__EXCERPTED TEXT__.

What is a "System"
Measurement is about assigning numbers or symbols to attributes of
entities, so when doing measurement we must be clear as to what the
attribute we are measuring is, and what the entities are. In the case of the
Qualitas Corpus the entities are "systems", so we must be clear what we mean
by "system".
The kinds of empirical studies the Qualitas Research Group carry out
are intended to help us understand how software engineers create
code and the relationship between the code structure and quality
attributes such as modifiability, reusability, maintainability, and
testability. We would like to understand what decisions developers
have made when writing the code.
Many systems require third-party software. Should such software be
considered part of the system? Given that such software is usually not
under the control of the developers of the system, including it in the
analysis would be mis-leading in terms of understanding what decisions have
been made by developers for that system.
In theory we can just look at what's distributed and determine from that
what is and what is not the system code. However there is no common format
for organising distributions and consequently it has proved sometimes
difficult to answer this question.
The kinds of issues we have faced in identifying what constitutes an
system's code include:
-
For the compiled form of the system, some systems
distribute the third-party code with it, and some don't. The former
cases need to be identified, and some means of distinguishing
third-party code from system code is needed.

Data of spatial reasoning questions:

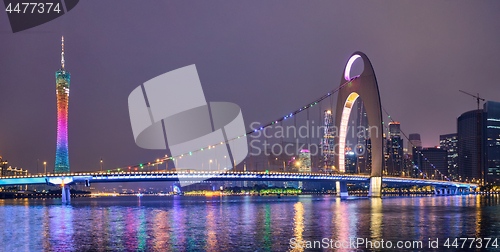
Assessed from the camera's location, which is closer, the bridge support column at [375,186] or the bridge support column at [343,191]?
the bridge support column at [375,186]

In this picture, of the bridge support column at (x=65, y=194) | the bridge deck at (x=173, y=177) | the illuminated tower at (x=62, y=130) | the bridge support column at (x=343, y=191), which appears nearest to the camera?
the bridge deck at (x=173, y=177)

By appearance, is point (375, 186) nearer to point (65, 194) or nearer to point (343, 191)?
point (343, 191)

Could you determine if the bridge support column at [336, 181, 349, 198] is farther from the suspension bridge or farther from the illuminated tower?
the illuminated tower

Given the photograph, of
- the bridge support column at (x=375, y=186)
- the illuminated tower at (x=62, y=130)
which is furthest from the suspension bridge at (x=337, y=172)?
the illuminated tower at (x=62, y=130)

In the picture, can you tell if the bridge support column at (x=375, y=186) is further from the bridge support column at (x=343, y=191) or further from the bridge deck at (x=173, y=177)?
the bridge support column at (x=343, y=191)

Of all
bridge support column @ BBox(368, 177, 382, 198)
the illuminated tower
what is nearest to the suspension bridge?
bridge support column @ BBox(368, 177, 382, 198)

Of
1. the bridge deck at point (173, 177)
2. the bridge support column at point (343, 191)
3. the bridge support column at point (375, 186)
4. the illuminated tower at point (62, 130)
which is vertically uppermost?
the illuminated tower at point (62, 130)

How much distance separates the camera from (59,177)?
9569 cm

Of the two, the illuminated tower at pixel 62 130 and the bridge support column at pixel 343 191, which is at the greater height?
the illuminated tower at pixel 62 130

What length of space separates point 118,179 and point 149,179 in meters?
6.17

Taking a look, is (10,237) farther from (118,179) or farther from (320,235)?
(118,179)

__YOUR TASKS__.
A – In the text on what counts as a system, write out the part between "Many systems require" and "answer this question.", inclusive, substituting "programmers" for "developers".
B – According to the text on what counts as a system, what are the entities in the Qualitas Corpus?
This data is separate material and has no connection to the text on what counts as a system.

__OUTPUTS__.
A –
Many systems require third-party software. Should such software be
considered part of the system? Given that such software is usually not
under the control of the programmers of the system, including it in the
analysis would be mis-leading in terms of understanding what decisions have
been made by programmers for that system.
In theory we can just look at what's distributed and determine from that
what is and what is not the system code. However there is no common format
for organising distributions and consequently it has proved sometimes
difficult to answer this question.

B – The entities are "systems".